Is it true that for every $k\in\mathbb N$ , there exist infinitely many $n \in \mathbb N$ such that $kn+1 , (k+1)n+1$ both are perfect squares ? What I have tried is that I have to necessarily solve $a^2-b^2=n$ for given $n$ ; but I can not proceed further . Please help . Thanks in advance

Answer 1

The answer is Yes.

I. (Update)

The solution to,

$$\begin{aligned} kn+1 &= x^2\\ (k+1)n+1 &= y^2 \end{aligned}$$

is given by,

$$n = \frac{ -(\alpha^2 + \beta^2) + \alpha^{2(2m+1)}+\beta^{2(2m+1)} }{4k(k+1)}$$

where,

$$\alpha = \sqrt{k}+\sqrt{k+1}\\ \beta = \sqrt{k}-\sqrt{k+1}$$

For example, for $m=1,2,3,\dots$ we get,

$$\begin{aligned} n &= 8 + 16 k \\ n &= 24 + 176 k + 384 k^2 + 256 k^3 \\ n &= 48 + 736 k + 3968 k^2 + 9472 k^3 + 10240 k^4 + 4096 k^5 \end{aligned}$$

and so on.

II. (Old answer)

$$\begin{aligned} kn+1 &= x^2\\ (k+1)n+1 &= y^2 \end{aligned}\tag1$$

Eliminate $n$ between them and we get the Pell-like,

$$(k+1)x^2-ky^2 = 1$$

We can get an infinite number of solutions using a transformation (discussed in this post).
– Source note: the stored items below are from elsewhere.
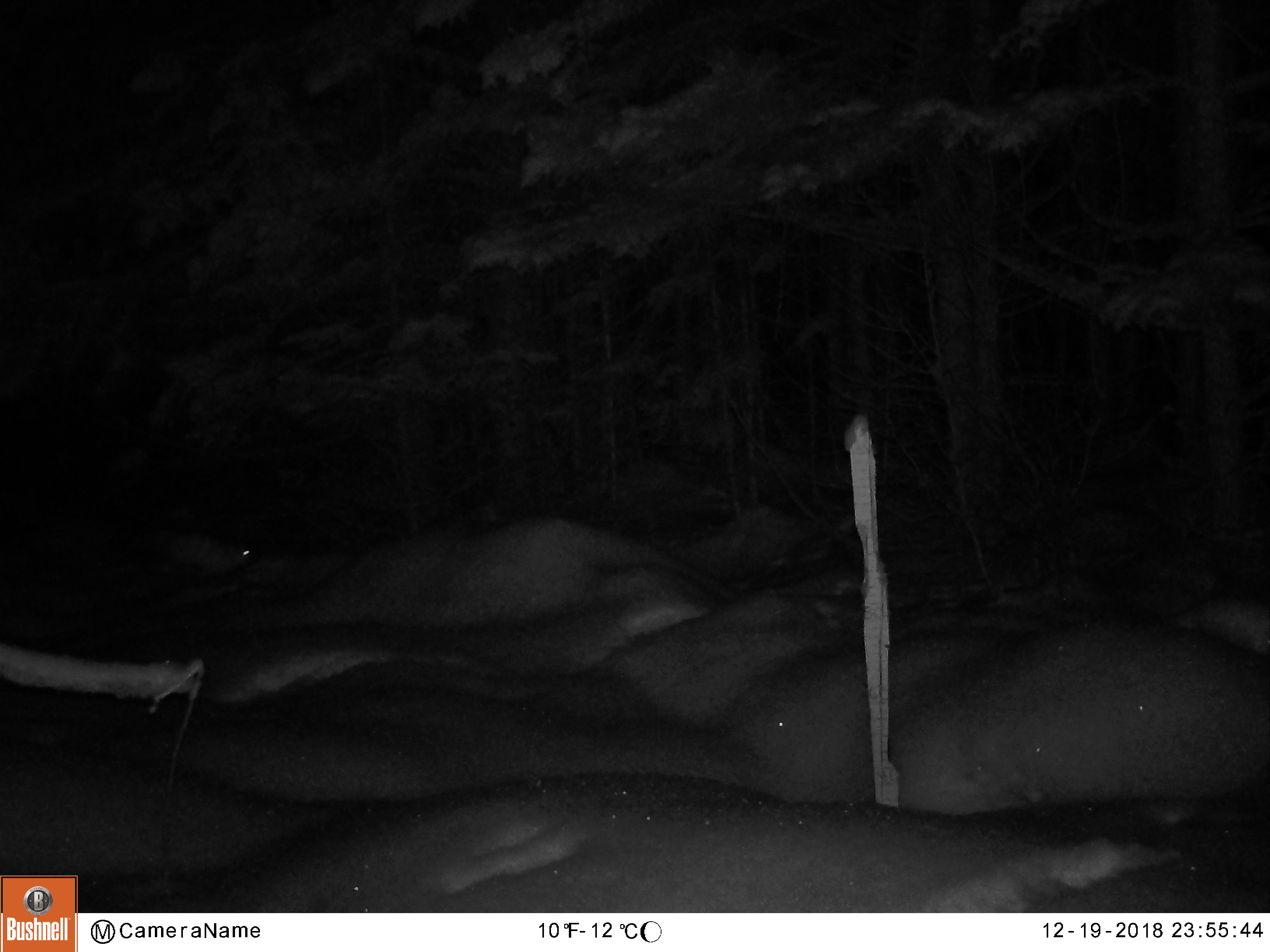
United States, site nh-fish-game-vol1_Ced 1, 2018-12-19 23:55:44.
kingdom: Animalia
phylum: Chordata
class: Mammalia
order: Lagomorpha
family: Leporidae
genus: Lepus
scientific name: Lepus americanus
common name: snowshoe hare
Snowshoe hare (Lepus americanus).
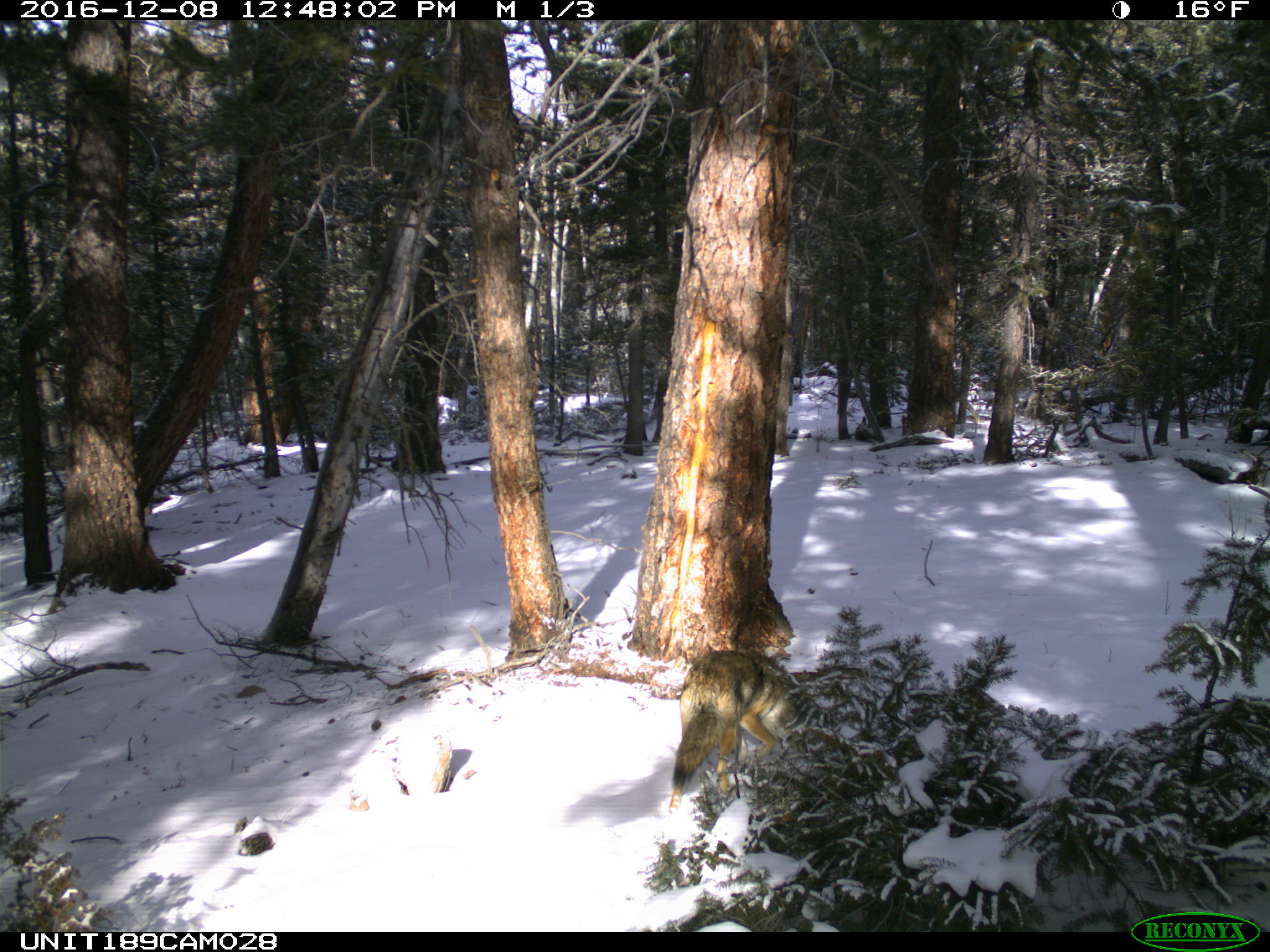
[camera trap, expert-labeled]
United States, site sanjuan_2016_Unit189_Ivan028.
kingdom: Animalia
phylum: Chordata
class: Mammalia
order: Carnivora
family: Canidae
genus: Canis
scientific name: Canis latrans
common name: coyote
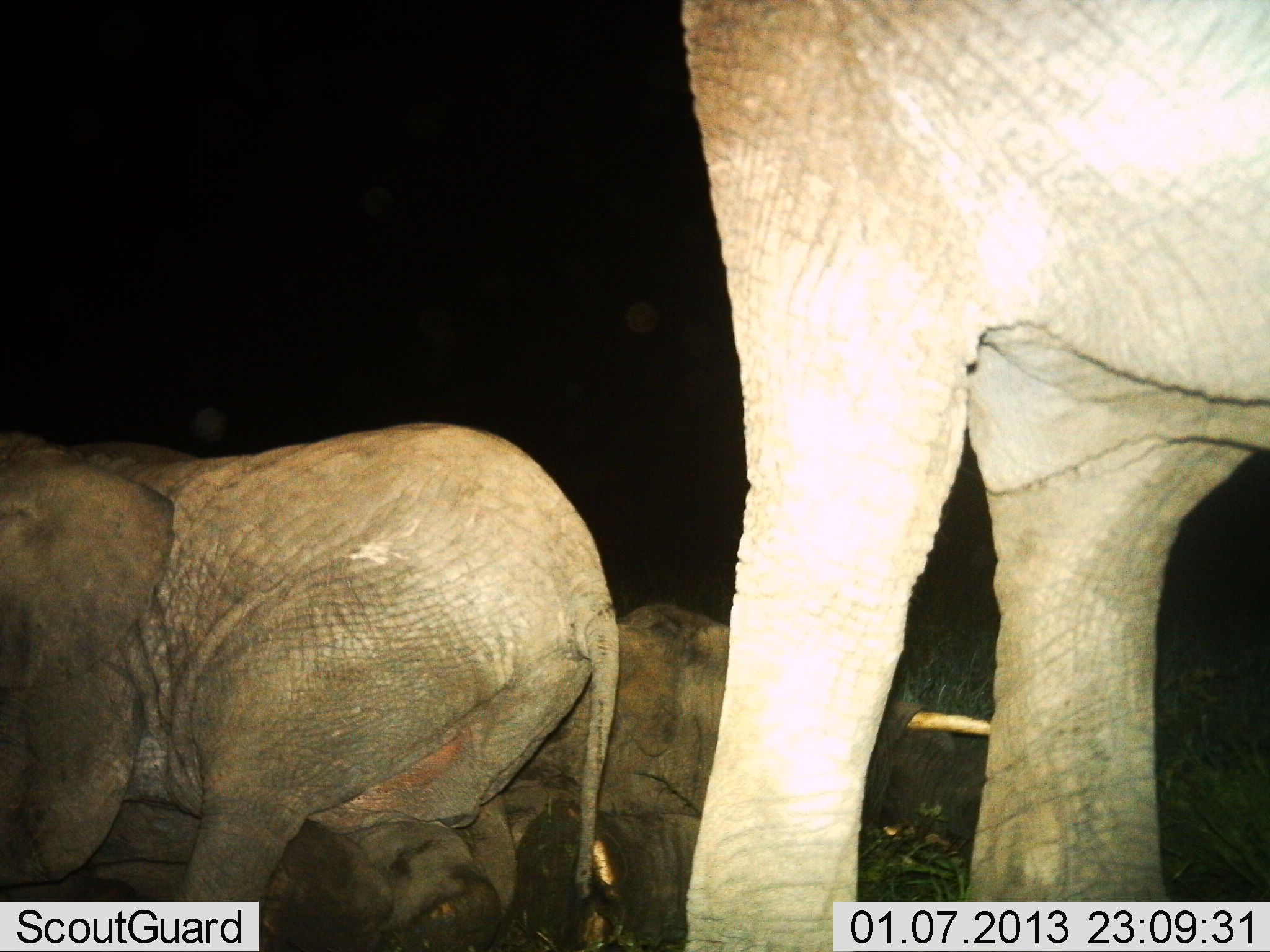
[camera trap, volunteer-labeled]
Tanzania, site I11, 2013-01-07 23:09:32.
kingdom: Animalia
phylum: Chordata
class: Mammalia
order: Proboscidea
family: Elephantidae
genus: Loxodonta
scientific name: Loxodonta africana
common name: african bush elephant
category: elephant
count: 3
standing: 75%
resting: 42%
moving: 12%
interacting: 17%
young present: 54%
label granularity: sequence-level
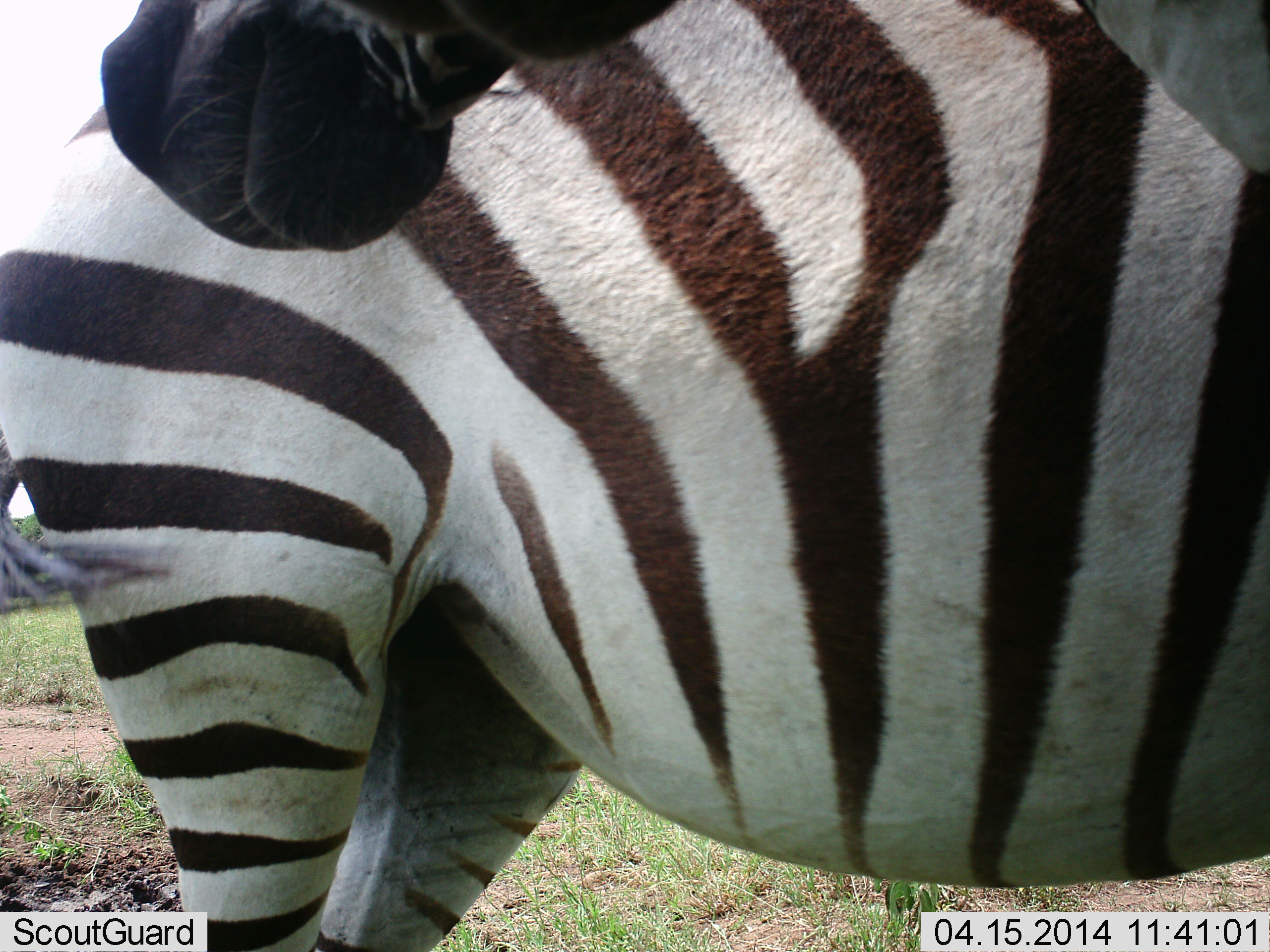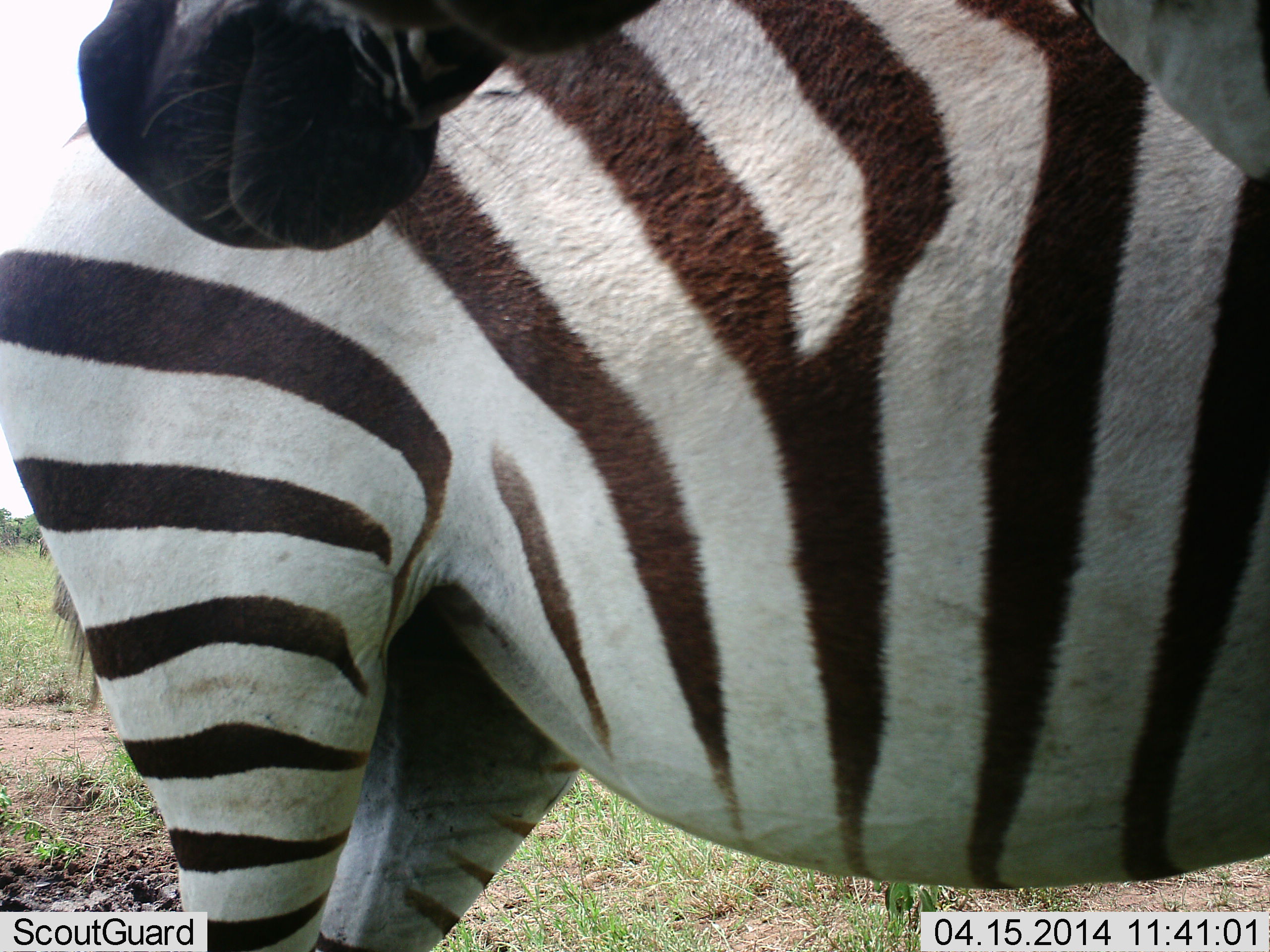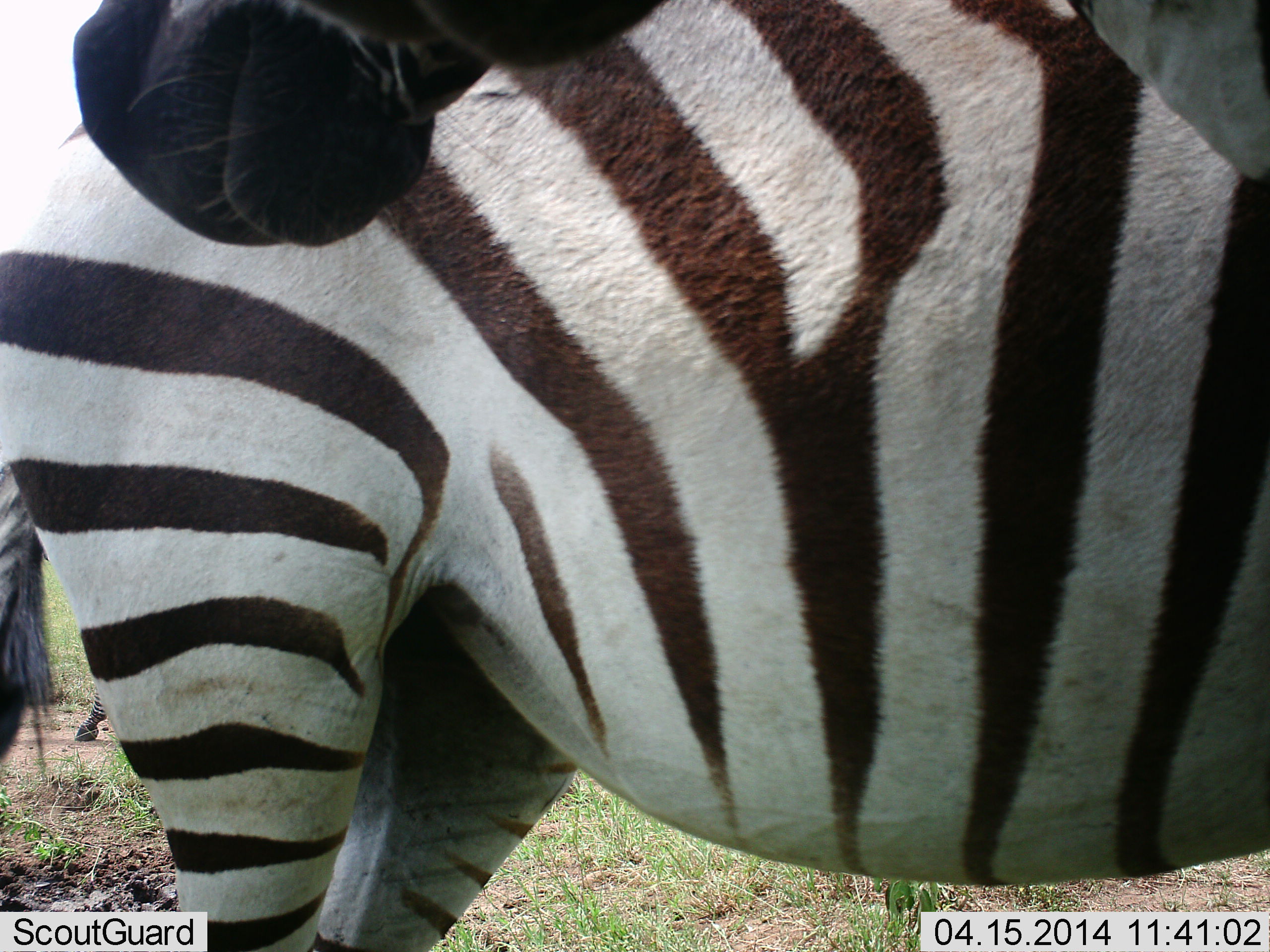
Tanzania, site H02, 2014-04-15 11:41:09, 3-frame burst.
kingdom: Animalia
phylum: Chordata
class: Mammalia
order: Perissodactyla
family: Equidae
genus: Equus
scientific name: Equus quagga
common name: plains zebra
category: zebra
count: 2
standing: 90%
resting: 0%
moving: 20%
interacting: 20%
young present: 0%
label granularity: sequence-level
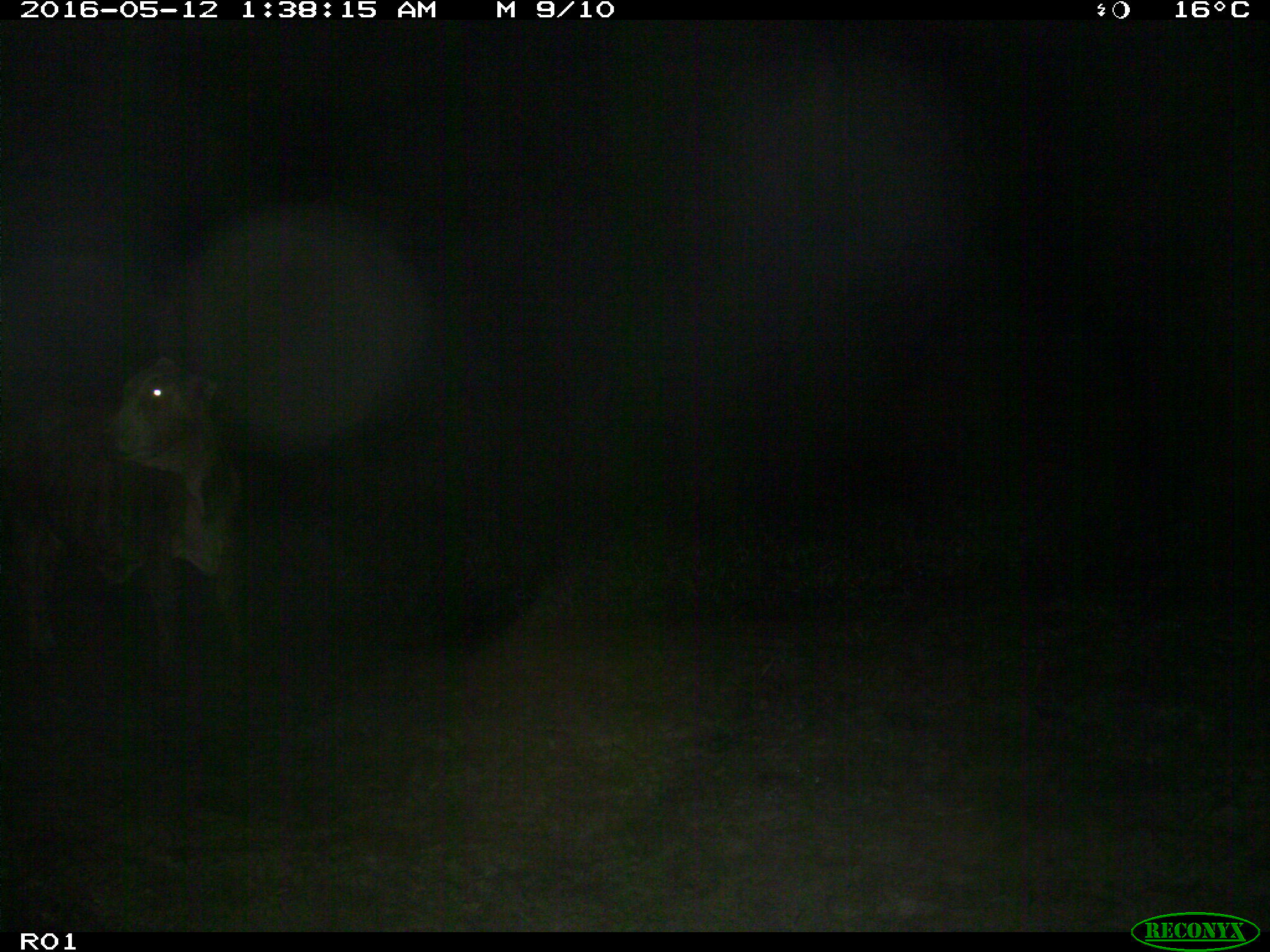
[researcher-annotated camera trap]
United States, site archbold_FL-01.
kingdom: Animalia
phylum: Chordata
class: Mammalia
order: Artiodactyla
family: Bovidae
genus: Bos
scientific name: Bos taurus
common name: domestic cow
Let $p,\,q = 4k+1,\;4k+3$, then,

$$x = p u^2 + 2 k q u v + k (k+1) p v^2$$

$$y = q u^2 + 2 (k+1)p u v + k (k+1) q v^2$$

and $u,\color{brown}\pm v$ solve the Pell equation,

$$u^2-k(k+1)v^2 = 1$$

This has initial solution,

$$u = 2 k+1,\quad v = 2$$

and an infinite more. Thus,

$$\begin{aligned} n &= 8 + 16 k \\ n &= 24 + 176 k + 384 k^2 + 256 k^3 \\ n &= 48 + 736 k + 3968 k^2 + 9472 k^3 + 10240 k^4 + 4096 k^5 \\ n &= 80 + 2080 k + 20096 k^2 + 93952 k^3 + 235520 k^4 + 323584k^5 + 229376 k^6 + 65536 k^7 \end{aligned}$$

and so on for an infinite number of $n$ for any $k$.